What is needed> Count the lines in the rows below that contain the string "instances", and give only that number.

++++ Supplied data

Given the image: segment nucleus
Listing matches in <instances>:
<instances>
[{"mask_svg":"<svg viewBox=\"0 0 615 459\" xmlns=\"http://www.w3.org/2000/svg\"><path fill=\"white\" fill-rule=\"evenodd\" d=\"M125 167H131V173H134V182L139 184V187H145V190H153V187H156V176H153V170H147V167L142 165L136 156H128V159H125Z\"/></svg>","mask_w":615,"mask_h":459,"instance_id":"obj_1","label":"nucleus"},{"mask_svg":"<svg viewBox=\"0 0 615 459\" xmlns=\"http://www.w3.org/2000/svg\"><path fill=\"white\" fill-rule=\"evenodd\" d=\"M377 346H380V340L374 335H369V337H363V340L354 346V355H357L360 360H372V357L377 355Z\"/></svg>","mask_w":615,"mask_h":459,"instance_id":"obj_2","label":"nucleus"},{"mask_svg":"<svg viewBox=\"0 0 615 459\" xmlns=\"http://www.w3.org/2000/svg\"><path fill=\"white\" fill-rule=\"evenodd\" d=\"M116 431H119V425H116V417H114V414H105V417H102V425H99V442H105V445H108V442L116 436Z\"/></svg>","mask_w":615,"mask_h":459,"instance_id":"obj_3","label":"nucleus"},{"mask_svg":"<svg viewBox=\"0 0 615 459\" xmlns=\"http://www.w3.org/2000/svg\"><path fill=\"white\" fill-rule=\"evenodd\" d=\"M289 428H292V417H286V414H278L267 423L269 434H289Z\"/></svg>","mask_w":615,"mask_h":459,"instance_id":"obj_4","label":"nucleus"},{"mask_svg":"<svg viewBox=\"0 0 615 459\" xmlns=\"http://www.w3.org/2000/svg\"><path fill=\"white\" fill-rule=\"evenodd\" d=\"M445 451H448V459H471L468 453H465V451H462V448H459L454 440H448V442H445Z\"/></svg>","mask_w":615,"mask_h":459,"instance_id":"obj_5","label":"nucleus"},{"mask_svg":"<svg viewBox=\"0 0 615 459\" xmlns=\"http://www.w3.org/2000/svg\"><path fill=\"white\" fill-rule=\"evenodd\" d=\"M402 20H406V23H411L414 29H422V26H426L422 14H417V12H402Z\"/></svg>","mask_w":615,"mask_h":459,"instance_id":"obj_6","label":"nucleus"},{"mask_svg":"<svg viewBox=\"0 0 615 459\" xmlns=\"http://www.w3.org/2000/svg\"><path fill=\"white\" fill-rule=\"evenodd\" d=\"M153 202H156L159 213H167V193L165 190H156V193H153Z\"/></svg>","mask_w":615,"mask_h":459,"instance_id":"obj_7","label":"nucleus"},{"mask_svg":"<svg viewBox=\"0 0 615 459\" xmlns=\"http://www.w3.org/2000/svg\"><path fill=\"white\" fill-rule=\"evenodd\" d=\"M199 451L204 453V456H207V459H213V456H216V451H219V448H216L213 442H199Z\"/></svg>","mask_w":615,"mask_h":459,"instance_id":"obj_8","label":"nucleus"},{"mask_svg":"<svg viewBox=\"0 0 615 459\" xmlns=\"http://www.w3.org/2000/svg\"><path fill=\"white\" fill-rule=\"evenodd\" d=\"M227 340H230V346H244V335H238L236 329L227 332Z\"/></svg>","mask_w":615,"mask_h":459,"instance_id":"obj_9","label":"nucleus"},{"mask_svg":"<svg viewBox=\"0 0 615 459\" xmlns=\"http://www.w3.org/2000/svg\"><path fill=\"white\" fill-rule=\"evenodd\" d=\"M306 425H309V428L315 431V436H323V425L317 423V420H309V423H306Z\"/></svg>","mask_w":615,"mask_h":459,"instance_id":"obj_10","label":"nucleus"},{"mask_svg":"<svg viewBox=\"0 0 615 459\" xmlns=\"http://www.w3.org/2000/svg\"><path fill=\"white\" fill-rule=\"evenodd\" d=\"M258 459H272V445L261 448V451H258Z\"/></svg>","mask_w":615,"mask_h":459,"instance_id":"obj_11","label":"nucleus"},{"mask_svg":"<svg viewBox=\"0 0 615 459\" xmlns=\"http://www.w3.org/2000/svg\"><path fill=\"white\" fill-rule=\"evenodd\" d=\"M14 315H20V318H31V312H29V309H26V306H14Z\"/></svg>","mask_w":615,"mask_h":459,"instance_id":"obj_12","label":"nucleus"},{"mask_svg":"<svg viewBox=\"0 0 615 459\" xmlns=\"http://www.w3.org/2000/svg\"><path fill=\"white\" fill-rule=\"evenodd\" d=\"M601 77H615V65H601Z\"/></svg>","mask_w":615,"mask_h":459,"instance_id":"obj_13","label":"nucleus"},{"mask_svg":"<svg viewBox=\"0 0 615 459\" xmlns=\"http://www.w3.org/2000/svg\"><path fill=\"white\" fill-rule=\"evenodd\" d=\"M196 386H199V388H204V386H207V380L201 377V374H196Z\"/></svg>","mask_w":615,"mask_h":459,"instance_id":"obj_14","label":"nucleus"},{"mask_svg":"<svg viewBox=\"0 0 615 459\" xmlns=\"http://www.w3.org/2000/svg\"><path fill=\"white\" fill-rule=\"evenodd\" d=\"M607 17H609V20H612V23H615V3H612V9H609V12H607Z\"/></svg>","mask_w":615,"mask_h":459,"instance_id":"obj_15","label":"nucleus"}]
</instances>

++++++++

Correct output> 3